A basic guide to deploying your docs to various hosting providers


GitHub Pages

If you host the source code for a project on GitHub, you can easily use GitHub Pages to host the documentation for your project. After you checkout the primary working branch (usually master) of the git repository where you maintain the source documentation for your project, run the following command:

mkdocs gh-deploy --clean

That's it! Behind the scenes, MkDocs will build your docs and use the ghp-import tool to commit them to the gh-pages branch and push the gh-pages branch to GitHub.

Use mkdocs gh-deploy --help to get a full list of options available for the gh-deploy command.

Be aware that you will not be able to review the built site before it is pushed to GitHub. Therefore, you may want to verify any changes you make to the docs beforehand by using the build or serve commands and reviewing the built files locally.

Warning

You should never edit files in your gh-pages branch by hand if you're using the gh-deploy command because you will lose your work.

Read the Docs

Read the Docs offers free documentation hosting. You can import your docs using any major version control system, including Mercurial, Git, Subversion, and Bazaar. Read the Docs supports MkDocs out-of-the-box. Follow the instructions on their site to arrange the filies in your repository properly, create an account and point it at your publicly hosted repository. If properly configured, your documentation will update each time you push commits to your public repository.

Note

To benefit from all of the features offered by Read the Docs, you will need to use the Read the Docs theme which ships with MkDocs. The various themes which may be referenced in Read the Docs' documentation are Sphinx specific themes and will not work with MkDocs.

PyPI

If you maintain a Python project which is hosted on the Python Package Index (PyPI), you can use the hosting provided at pythonhosted.org to host documentation for your project. Run the following commands from your project's root directory to upload your documentation:

mkdocs build --clean
python setup.py upload_docs --upload-dir=site

You documentation will be hosted at http://pythonhosted.org/<projectname>/ where <projectname> is the name you used to register your project with PyPI.

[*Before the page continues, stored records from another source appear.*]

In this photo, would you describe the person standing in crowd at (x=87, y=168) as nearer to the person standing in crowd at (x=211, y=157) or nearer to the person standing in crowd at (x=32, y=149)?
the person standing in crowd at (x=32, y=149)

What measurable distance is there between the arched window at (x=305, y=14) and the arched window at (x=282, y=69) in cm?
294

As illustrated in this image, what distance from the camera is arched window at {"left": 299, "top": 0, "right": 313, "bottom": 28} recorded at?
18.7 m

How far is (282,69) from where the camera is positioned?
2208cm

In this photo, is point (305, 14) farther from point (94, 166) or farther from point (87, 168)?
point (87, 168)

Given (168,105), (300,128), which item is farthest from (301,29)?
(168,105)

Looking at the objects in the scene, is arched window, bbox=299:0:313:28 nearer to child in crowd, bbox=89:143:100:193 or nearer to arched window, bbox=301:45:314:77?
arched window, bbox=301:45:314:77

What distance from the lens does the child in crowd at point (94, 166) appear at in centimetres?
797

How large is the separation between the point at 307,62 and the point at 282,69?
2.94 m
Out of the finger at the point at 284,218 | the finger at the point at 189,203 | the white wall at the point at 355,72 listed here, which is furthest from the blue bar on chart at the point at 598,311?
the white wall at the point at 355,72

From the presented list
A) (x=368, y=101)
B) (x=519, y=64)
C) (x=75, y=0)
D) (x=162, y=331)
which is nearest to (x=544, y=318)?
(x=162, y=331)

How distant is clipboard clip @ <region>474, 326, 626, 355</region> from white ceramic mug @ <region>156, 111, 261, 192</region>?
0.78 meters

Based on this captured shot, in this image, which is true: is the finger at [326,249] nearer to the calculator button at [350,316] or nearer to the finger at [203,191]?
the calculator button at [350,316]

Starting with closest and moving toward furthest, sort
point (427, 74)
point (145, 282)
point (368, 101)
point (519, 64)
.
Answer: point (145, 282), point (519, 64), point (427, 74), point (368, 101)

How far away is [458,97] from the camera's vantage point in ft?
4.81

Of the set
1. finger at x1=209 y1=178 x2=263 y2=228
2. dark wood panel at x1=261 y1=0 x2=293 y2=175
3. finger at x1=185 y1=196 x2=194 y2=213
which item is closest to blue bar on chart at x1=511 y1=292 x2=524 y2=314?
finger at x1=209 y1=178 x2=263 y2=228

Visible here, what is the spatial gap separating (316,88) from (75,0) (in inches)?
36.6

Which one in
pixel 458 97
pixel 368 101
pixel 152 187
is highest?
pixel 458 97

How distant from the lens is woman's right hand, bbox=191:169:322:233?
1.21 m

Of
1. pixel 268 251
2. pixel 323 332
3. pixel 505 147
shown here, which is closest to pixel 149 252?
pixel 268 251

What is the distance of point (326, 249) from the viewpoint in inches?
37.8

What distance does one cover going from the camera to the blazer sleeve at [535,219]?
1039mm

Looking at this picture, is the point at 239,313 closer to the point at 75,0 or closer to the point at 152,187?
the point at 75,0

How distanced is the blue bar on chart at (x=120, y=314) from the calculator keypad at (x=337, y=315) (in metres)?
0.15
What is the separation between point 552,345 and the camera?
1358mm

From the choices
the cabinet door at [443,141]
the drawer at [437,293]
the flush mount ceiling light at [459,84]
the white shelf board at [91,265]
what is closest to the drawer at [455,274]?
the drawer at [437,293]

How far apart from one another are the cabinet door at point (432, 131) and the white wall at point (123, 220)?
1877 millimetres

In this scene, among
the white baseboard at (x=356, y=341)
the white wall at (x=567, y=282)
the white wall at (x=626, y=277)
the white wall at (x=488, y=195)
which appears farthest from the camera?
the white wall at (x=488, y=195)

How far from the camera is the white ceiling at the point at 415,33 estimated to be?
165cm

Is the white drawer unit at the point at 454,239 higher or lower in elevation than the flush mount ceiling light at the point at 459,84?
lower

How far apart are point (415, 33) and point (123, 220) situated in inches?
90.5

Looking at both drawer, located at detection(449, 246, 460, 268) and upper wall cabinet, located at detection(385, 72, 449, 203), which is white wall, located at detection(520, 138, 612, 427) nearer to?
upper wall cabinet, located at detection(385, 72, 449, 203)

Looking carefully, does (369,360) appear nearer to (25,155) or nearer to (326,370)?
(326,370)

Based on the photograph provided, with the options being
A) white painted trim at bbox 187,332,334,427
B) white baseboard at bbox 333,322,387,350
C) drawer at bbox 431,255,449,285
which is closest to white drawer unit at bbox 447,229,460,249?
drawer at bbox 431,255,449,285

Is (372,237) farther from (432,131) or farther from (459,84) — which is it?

There are a few prerequisites for the above to work:

  1. You must be using Setuptools in your setup.py script (Distutils does not offer an upload_docs command).
  2. Your project must already be registered with PyPI (use python setup.py register).
  3. Your mkdocs.yml config file and your "docs" directory (value assigned to the docs_dir configuration option) are presumed to be in the root directory of your project alongside your setup.py script.
  4. It is assumed that the default value ("site") is assigned to the site_dir configuration option in your mkdocs.yaml config file. If you have set a different value, assign that value to the --upload-dir option.

Other Providers

Any hosting provider which can serve static files can be used to serve documentation generated by MkDocs. While is would be imposable to document how to upload the docs to every hosting provider out there, the following guidelines should provide some general assistance.

When you build your site (using the mkdocs build command), all of the files are written to the directory assigned to the site_dir configuration option (defaults to "site") in your mkdocs.yaml config file. Generally, you will simply need to copy the connects of that directory to the root directory of your hosting provider's server. Depending on your hosting provider's setup, you may need to use a graphical or command line ftp, ssh or scp client to transfer the files.

For example, a typical set of commands from the command line might look something like this:

mkdocs build --clean
scp -r ./site usr@host:/path/to/server/root

Of course, you will need to replace user with the username you have with your hosting provider and host with the appropriate domain name. Additionally, you will need to adjust the /path/to/server/root to match the configuration of your hosts' file system.

See your host's documentation for specifics. You will likely want to search their documentation for "ftp" or "uploading site".